←back to thread

60 points QueensGambit | 7 comments | | HN request time: 0.001s | source | bottom
1. daxfohl ◴[] No.45686184[source]
I've seen research that shows that starting with reasoning models, and fine-tuning to slowly remove the reasoning steps, allows you to bake the reasoning directly into the model weights in a strong sense. Here's a recent example, and you can see the digits get baked into a pentagonal prism in the weights, allowing accurate multi-digit multiplication without needing notes: https://arxiv.org/abs/2510.00184. So, reasoning and tool use could be the first step, to collect a ton of training data to do something like this fine-tuning process.
replies(3): >>45686449 #>>45687650 #>>45688521 #
2. nightmunnas ◴[] No.45686449[source]
This is what I deem to be more comparable to human reasoning, although in this case it happens at an extremely slow timescale. Ideally real reasoning would have an impact on the weights, although that would be practically impossible(very impractical with the current model architectures) and especially if the conversation is had with the broader public.
replies(1): >>45688004 #
3. QueensGambit ◴[] No.45687650[source]
That's interesting, though I wonder if what's "baked into the weights" is closer to intuition than reasoning. Once reasoning traces are distilled into weights, the model stops thinking through problems and starts pattern-matching answers. That feels more like a stochastic parrot with intuition than an analytical reasoner.
replies(1): >>45687855 #
4. daxfohl ◴[] No.45687855[source]
I'd guess it works like any form of learning a subject. The better you have internalized the fundamentals, the better you can perform at higher level tasks.

Though to that end, I wonder if the model "knows" that it "understands" the fundamentals better once it's been trained like this, or if when it has to do a large multiplication as part of a larger reasoning task, does it still break it down step by step.

5. daxfohl ◴[] No.45688004[source]
Yeah, kind of.
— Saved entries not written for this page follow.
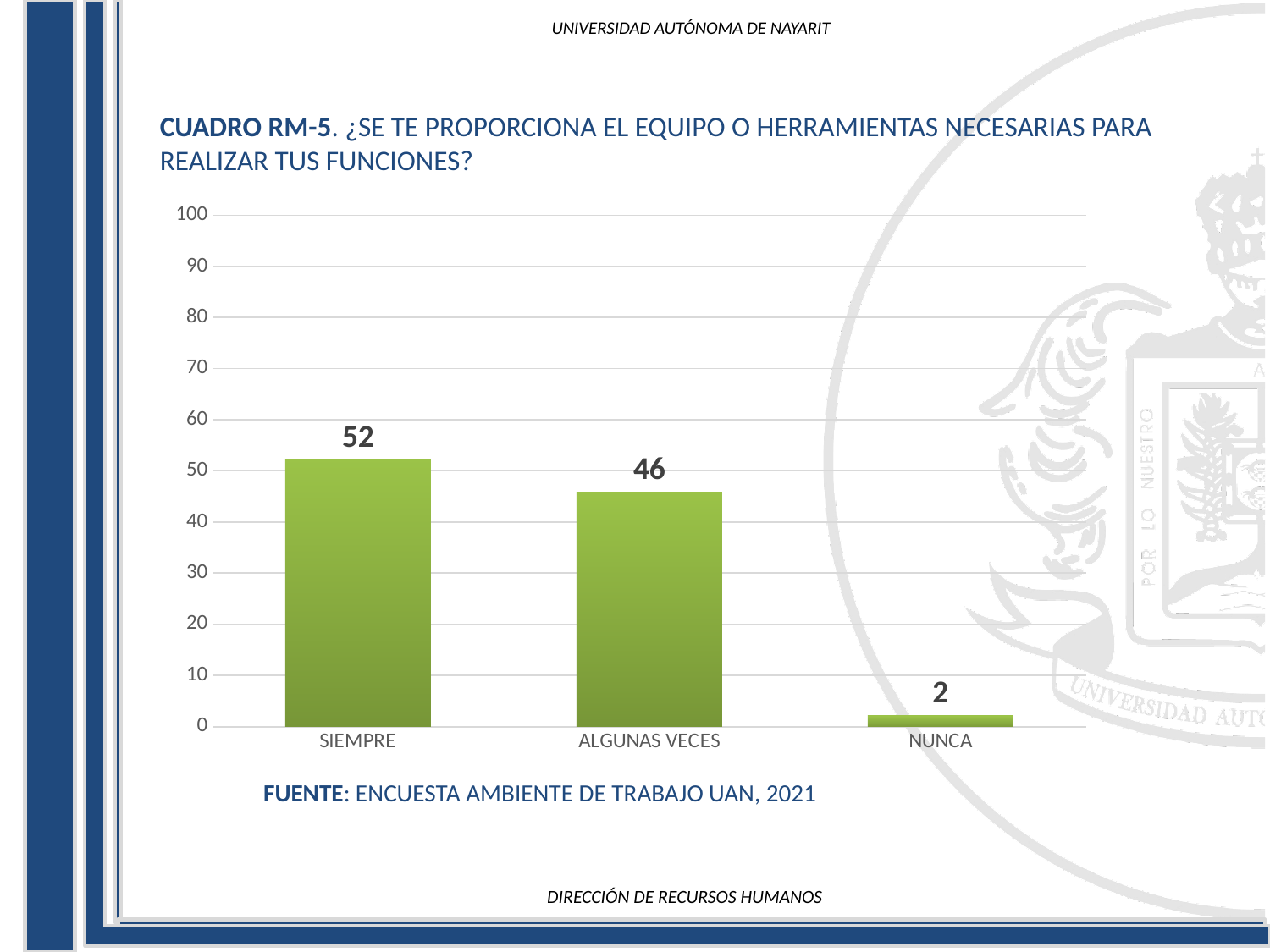
Is the value for ALGUNAS VECES greater or less than 50? less What is the value for ALGUNAS VECES? 46 What is the difference between the values for ALGUNAS VECES and NUNCA? 44 What is the difference between the values for SIEMPRE and ALGUNAS VECES? 6 What kind of chart is shown on the slide? bar chart Which category has the highest value? SIEMPRE How many categories are shown on the x axis? 3 Which category has the lowest value? NUNCA Which is larger, the value for SIEMPRE or the value for NUNCA? SIEMPRE What is the value for NUNCA? 2 What is the value for SIEMPRE? 52 What is the source cited below the chart? ENCUESTA AMBIENTE DE TRABAJO UAN, 2021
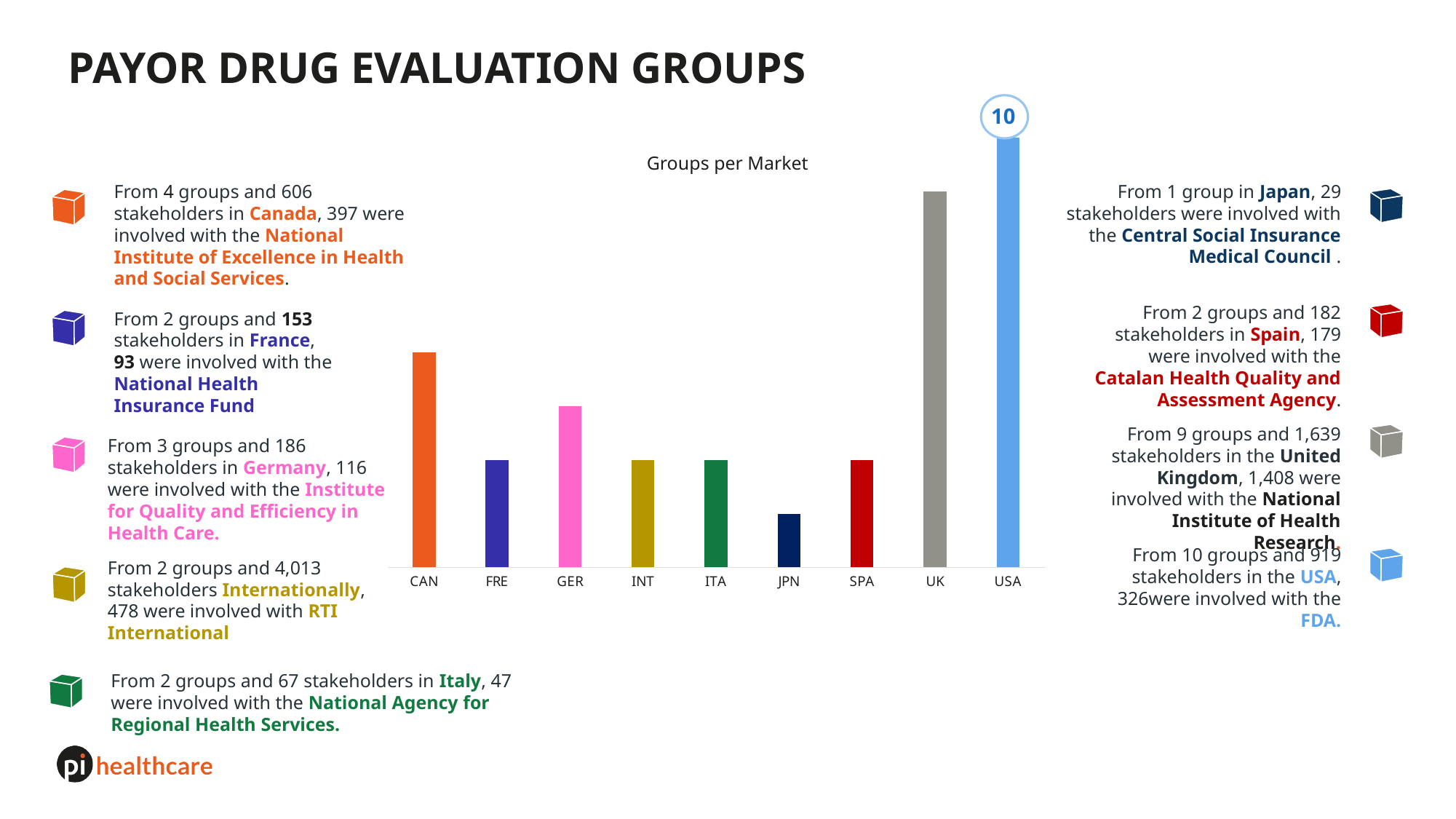
Which bar is taller, JPN or FRE? FRE Which market has the second-highest bar in the chart? UK Which market has the highest number of groups in the chart? USA Which bar is taller, UK or SPA? UK What value is labelled on the USA bar? 10 What is the title of the chart? Groups per Market Which market has the lowest number of groups in the chart? JPN What type of chart is shown on the slide? bar chart Which bar is taller, CAN or GER? CAN What colour is the USA bar in the chart? light blue How many markets (categories) are shown on the x axis of the chart? 9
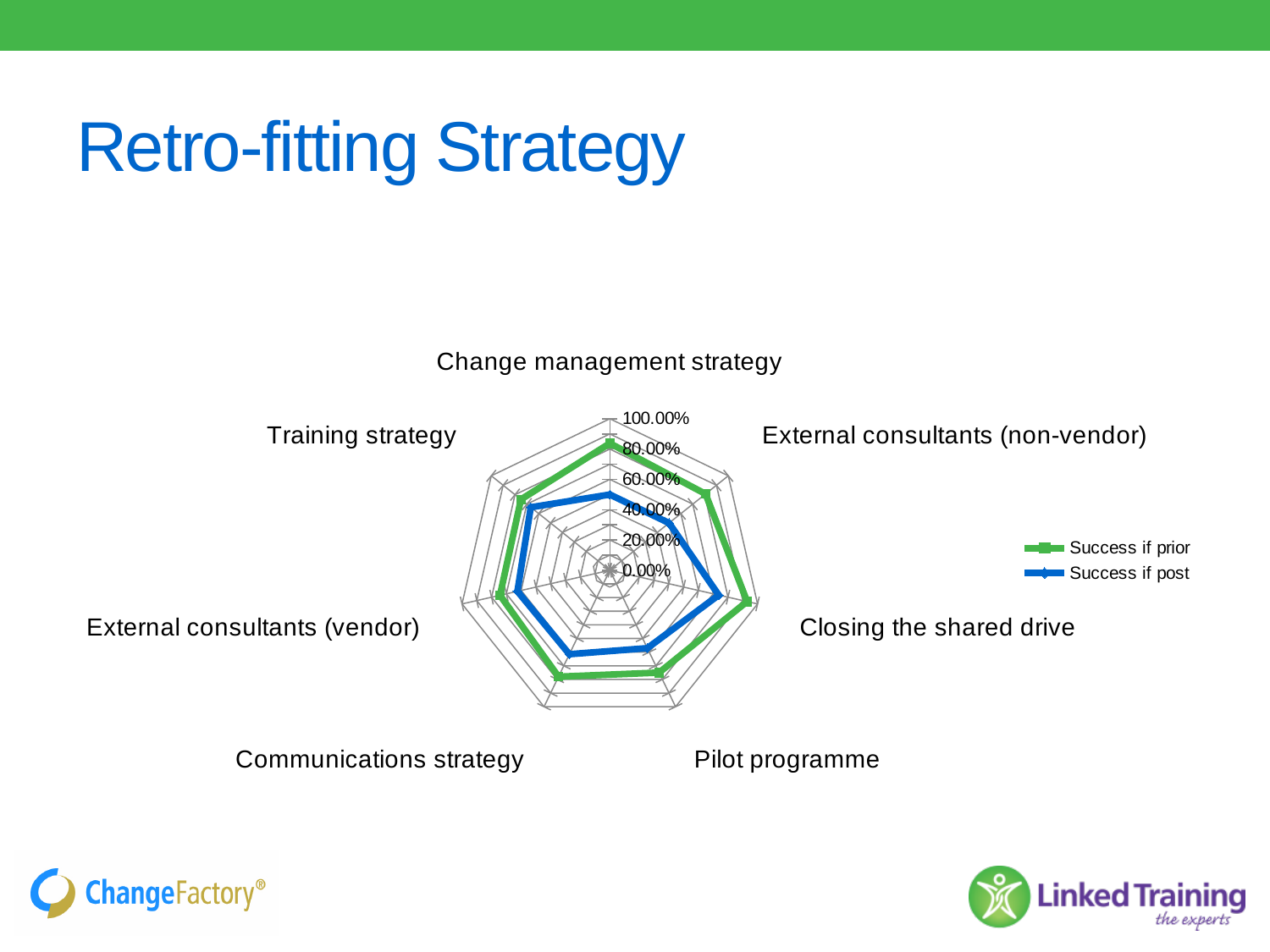
What are the two series named in the legend? Success if prior; Success if post What is the highest value shown on the radar chart's axis scale? 100.00% Which colour represents the 'Success if post' series? Blue What kind of chart is shown on the slide? Radar chart How many series does the legend list? 2 How many categories (axes) does the radar chart have? 7 For Change management strategy, which series has the larger value: Success if prior or Success if post? Success if prior Is the 'Success if prior' value for Change management strategy greater or less than 60.00%? greater Is the 'Success if prior' value for Closing the shared drive greater or less than 80.00%? greater Is the 'Success if post' value for Change management strategy greater or less than 60.00%? less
Though it seems like humans do some post-analysis on the reasoning and kind of "root cause" the path to the result. Fine tuning on the raw thought output seems like it could capture a ton of unnecessary noise. I don't know if it would be able to capture the "aha" moment and encode that alone in a way that makes sense.
6. photonthug ◴[] No.45688521[source]
Glad to see the pentagonal multiplication prism is just as weird as the addition helix https://arxiv.org/abs/2502.00873
replies(1): >>45689060 #
7. daxfohl ◴[] No.45689060[source]
Yeah, I have to imagine animal brains are just giant Fourier transform engines under the hood, and humans brains have just evolved to make some frequencies more precise.